--- Start Data supplied ---

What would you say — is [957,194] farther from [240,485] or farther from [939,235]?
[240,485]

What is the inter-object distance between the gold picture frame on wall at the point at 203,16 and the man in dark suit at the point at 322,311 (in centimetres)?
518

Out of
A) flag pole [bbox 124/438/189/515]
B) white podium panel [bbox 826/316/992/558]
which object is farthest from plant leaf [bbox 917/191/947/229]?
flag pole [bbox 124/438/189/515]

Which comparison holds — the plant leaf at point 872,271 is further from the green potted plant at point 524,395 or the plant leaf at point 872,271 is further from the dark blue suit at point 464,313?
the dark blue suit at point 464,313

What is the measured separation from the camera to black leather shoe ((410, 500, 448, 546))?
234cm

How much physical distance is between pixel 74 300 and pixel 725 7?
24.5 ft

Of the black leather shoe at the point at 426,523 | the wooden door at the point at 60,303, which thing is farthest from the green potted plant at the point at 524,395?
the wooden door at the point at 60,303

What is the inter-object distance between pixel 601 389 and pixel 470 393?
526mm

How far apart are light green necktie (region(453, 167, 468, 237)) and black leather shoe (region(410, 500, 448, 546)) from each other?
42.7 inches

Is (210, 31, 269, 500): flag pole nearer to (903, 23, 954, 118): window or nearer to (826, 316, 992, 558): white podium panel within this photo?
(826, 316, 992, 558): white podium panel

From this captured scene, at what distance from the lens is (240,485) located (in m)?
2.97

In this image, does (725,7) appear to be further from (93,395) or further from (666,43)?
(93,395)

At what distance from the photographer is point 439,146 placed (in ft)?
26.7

--- End Data supplied ---

Task to complete> Can you reproduce all of the material above word for word, with every line unchanged?

Final answer>
What would you say — is [957,194] farther from [240,485] or farther from [939,235]?
[240,485]

What is the inter-object distance between the gold picture frame on wall at the point at 203,16 and the man in dark suit at the point at 322,311 (in centimetres)?
518

Out of
A) flag pole [bbox 124/438/189/515]
B) white podium panel [bbox 826/316/992/558]
which object is farthest from plant leaf [bbox 917/191/947/229]?
flag pole [bbox 124/438/189/515]

Which comparison holds — the plant leaf at point 872,271 is further from the green potted plant at point 524,395 or the plant leaf at point 872,271 is further from the dark blue suit at point 464,313?
the dark blue suit at point 464,313

What is the measured separation from the camera to black leather shoe ((410, 500, 448, 546))?
234cm

How much physical distance is between pixel 74 300 and pixel 725 7?
24.5 ft

Of the black leather shoe at the point at 426,523 | the wooden door at the point at 60,303, which thing is farthest from the green potted plant at the point at 524,395?
the wooden door at the point at 60,303

What is the inter-object distance between pixel 601 389 and pixel 470 393?
526mm

How far apart are light green necktie (region(453, 167, 468, 237)) and black leather shoe (region(410, 500, 448, 546)) from each other?
42.7 inches

Is (210, 31, 269, 500): flag pole nearer to (903, 23, 954, 118): window or nearer to (826, 316, 992, 558): white podium panel within this photo?
(826, 316, 992, 558): white podium panel

From this captured scene, at what distance from the lens is (240,485) located (in m)?
2.97

In this image, does (725,7) appear to be further from (93,395) or further from (666,43)?
(93,395)

At what distance from the photographer is point 439,146 placed (in ft)?
26.7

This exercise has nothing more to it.